-- WRITTEN INSTRUCTION --
Render everything from the line containing "How large is" down to the end of the items as a JSON list of strings, one string per line, with blank lines dropped and the pictures left out.

-- EXERCISE MATERIAL --
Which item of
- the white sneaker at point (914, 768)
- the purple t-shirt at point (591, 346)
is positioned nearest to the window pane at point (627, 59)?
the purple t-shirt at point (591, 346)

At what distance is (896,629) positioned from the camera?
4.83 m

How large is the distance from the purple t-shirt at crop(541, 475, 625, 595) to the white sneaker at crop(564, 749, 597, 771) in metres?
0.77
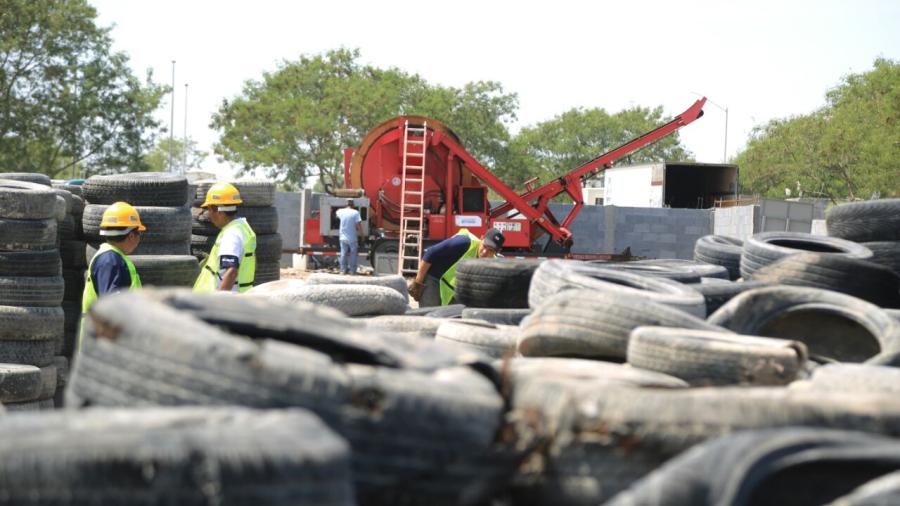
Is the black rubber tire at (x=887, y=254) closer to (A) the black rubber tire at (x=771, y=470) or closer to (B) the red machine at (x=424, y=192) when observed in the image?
(A) the black rubber tire at (x=771, y=470)

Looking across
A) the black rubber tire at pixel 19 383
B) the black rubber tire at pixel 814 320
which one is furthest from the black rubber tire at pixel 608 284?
the black rubber tire at pixel 19 383

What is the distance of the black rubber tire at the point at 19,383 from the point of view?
8.48 meters

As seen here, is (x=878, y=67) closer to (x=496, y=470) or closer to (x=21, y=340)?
(x=21, y=340)

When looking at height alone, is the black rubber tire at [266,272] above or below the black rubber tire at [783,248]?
below

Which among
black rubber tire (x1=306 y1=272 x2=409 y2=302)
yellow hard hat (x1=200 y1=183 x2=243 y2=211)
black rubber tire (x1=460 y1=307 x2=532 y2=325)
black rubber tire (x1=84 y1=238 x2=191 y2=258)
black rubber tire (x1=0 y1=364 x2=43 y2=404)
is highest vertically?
yellow hard hat (x1=200 y1=183 x2=243 y2=211)

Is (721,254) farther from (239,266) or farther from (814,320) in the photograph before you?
(239,266)

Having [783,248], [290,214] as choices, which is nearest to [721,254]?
[783,248]

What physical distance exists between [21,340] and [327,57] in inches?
1945

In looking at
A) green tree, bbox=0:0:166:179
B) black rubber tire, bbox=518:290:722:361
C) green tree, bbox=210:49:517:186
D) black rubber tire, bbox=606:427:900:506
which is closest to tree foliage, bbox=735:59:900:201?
green tree, bbox=210:49:517:186

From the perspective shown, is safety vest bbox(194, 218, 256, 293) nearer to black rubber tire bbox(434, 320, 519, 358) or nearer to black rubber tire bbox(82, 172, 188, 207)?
black rubber tire bbox(82, 172, 188, 207)

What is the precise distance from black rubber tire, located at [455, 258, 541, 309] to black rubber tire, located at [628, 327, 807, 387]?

-- TASK SOLUTION --
[
  "How large is the distance from the purple t-shirt at crop(541, 475, 625, 595) to the white sneaker at crop(564, 749, 597, 771) in metres?",
  "0.77",
  "Is the black rubber tire at (x=887, y=254) closer to (A) the black rubber tire at (x=771, y=470) or closer to (B) the red machine at (x=424, y=192) when observed in the image?",
  "(A) the black rubber tire at (x=771, y=470)",
  "Looking across",
  "A) the black rubber tire at pixel 19 383",
  "B) the black rubber tire at pixel 814 320",
  "which one is furthest from the black rubber tire at pixel 608 284?",
  "the black rubber tire at pixel 19 383",
  "What is the distance of the black rubber tire at the point at 19,383 from the point of view?",
  "8.48 meters",
  "As seen here, is (x=878, y=67) closer to (x=496, y=470) or closer to (x=21, y=340)?",
  "(x=21, y=340)",
  "When looking at height alone, is the black rubber tire at [266,272] above or below the black rubber tire at [783,248]?",
  "below",
  "Which among",
  "black rubber tire (x1=306 y1=272 x2=409 y2=302)",
  "yellow hard hat (x1=200 y1=183 x2=243 y2=211)",
  "black rubber tire (x1=460 y1=307 x2=532 y2=325)",
  "black rubber tire (x1=84 y1=238 x2=191 y2=258)",
  "black rubber tire (x1=0 y1=364 x2=43 y2=404)",
  "is highest vertically?",
  "yellow hard hat (x1=200 y1=183 x2=243 y2=211)",
  "Is (721,254) farther from (239,266) or farther from (814,320) in the photograph before you?",
  "(239,266)",
  "Having [783,248], [290,214] as choices, which is nearest to [721,254]?",
  "[783,248]",
  "What physical distance exists between [21,340] and [327,57] in inches?",
  "1945",
  "In looking at",
  "A) green tree, bbox=0:0:166:179",
  "B) black rubber tire, bbox=518:290:722:361",
  "C) green tree, bbox=210:49:517:186",
  "D) black rubber tire, bbox=606:427:900:506",
  "which is closest to tree foliage, bbox=735:59:900:201?",
  "green tree, bbox=210:49:517:186",
  "From the perspective shown, is safety vest bbox(194, 218, 256, 293) nearer to black rubber tire bbox(434, 320, 519, 358) or nearer to black rubber tire bbox(82, 172, 188, 207)?",
  "black rubber tire bbox(82, 172, 188, 207)",
  "What is the precise distance from black rubber tire, located at [455, 258, 541, 309] to black rubber tire, located at [628, 327, 807, 387]?"
]